CRISPR/Cas systems are adaptive immune systems found in bacteria and archaea, providing defense against invading viruses and plasmids through RNA-guided silencing. This study unveils the mechanism of a Type II CRISPR/Cas system, demonstrating that a mature crRNA base-paired to a trans-activating tracrRNA forms a unique two-RNA structure. This structure directs the CRISPR-associated protein Cas9 to induce double-stranded (ds) breaks in target DNA. Specifically, the Cas9 HNH nuclease domain cleaves the complementary strand at sites complementary to the crRNA-guide sequence, while the Cas9 RuvC-like domain cleaves the non-complementary strand. This groundbreaking research also shows that the dual-tracrRNA:crRNA can be engineered into a single RNA chimera, maintaining its ability to direct sequence-specific Cas9 dsDNA cleavage. This discovery unveils a novel family of endonucleases leveraging dual-RNAs for targeted DNA cleavage, offering immense potential for RNA-programmable genome editing.
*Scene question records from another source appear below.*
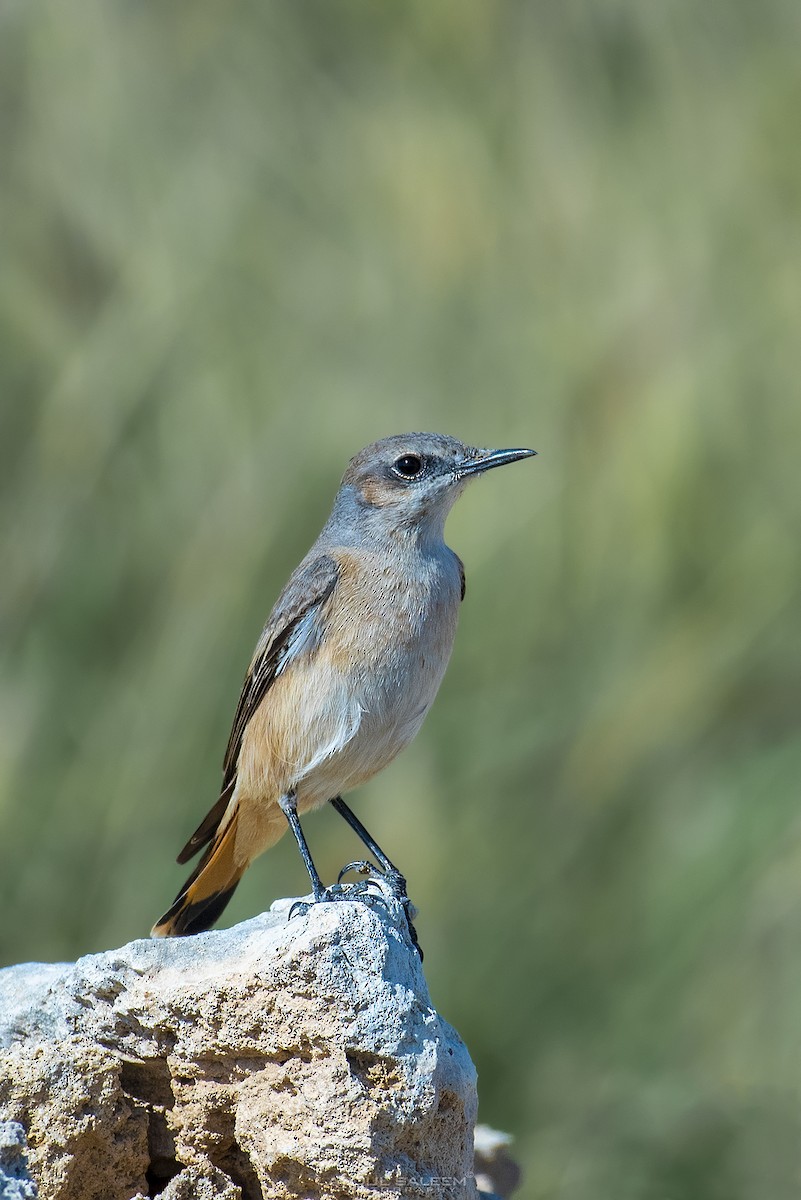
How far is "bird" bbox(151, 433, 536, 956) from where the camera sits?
15.2 ft

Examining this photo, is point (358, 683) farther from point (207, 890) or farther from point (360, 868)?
point (207, 890)

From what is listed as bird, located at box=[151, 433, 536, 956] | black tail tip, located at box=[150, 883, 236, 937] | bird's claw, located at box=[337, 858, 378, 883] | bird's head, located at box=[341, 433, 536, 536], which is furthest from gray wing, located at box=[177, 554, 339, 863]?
bird's claw, located at box=[337, 858, 378, 883]

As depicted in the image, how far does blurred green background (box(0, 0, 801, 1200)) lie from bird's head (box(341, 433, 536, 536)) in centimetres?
299

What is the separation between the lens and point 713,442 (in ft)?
26.2

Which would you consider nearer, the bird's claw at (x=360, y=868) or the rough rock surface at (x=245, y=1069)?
the rough rock surface at (x=245, y=1069)

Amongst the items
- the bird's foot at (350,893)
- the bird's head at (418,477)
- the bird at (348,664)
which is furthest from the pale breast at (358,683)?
the bird's foot at (350,893)

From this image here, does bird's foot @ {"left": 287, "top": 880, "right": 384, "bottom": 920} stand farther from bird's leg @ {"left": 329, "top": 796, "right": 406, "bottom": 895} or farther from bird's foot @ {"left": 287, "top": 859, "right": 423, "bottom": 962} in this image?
bird's leg @ {"left": 329, "top": 796, "right": 406, "bottom": 895}

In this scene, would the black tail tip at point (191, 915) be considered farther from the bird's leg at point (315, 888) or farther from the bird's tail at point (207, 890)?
the bird's leg at point (315, 888)

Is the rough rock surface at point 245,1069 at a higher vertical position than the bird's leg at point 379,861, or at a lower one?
lower

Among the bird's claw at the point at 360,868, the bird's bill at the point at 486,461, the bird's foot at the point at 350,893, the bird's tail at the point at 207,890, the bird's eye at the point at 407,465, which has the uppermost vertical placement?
the bird's eye at the point at 407,465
The Core Mechanism: How Cas9 Achieves Targeted DNA Cleavage
Bacteria and archaea have developed RNA-mediated adaptive defense mechanisms known as CRISPR (Clustered Regularly Interspaced Short Palindromic Repeats)/Cas (CRISPR-associated) systems, protecting them from viruses and plasmids(1–3). These systems utilize small RNAs for specific detection and silencing of foreign nucleic acids. CRISPR/Cas systems consist of cas genes organized in operons and a CRISPR array comprising unique genome-targeting sequences (spacers) interspersed with identical repeats (1–3). CRISPR/Cas-mediated immunity involves three phases. During the adaptive phase, bacteria and archaea integrate short fragments of foreign sequences (protospacers) into the host chromosome at the CRISPR array’s proximal end in response to viral and plasmid challenges (1–3). The expression and interference phases involve transcription of the repeat-spacer element into precursor CRISPR RNA (pre-crRNA) molecules, followed by enzymatic cleavage to produce short crRNAs. These crRNAs can then base-pair with complementary protospacer sequences of invading viral or plasmid targets (4–11). The Cas proteins, in complex with the crRNAs, recognize and silence foreign sequences based on crRNA target recognition (10, 12–20).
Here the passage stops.